━━━ Text for analysis ━━━

Her distance training over the past year she likens to stacking bricks. “Nothing fancy,” Seidel said. “Just basic workouts. But if you stack enough of them atop each other you can do pretty amazing things.”

She is in a different and healthier place than she was two years ago with a new shoe contract (Puma) and a house that she bought in Flagstaff, Ariz., where Seidel trains at altitude.

“The past year has been a breakthrough in the sense of learning to enjoy the present moment for what it is and realizing that at the end of the day none of us can control anything,” she said. “All we can do is adapt to our circumstances. It’s given me a much more mature approach to the sport. I get to do something that’s incredible and special that I love doing. Even if I can’t plan out what the next day or week or month is going to be I’m still enjoying what I’m doing in the moment.”

Her race schedule before the Games is deliberately light — just next weekend’s New York Mini 10K. Seidel had contemplated running in the Olympic track and field trials in Oregon later this month but thought better of it.

━━━ Given information ━━━

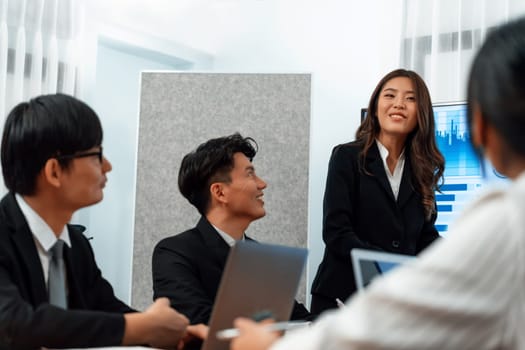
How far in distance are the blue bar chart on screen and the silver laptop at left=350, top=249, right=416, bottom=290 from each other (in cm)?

━━━

According to the text about Seidel, which race is the only one on her schedule before the Games? The data has no connection to the text.

Problem solution: Next weekend's New York Mini 10K.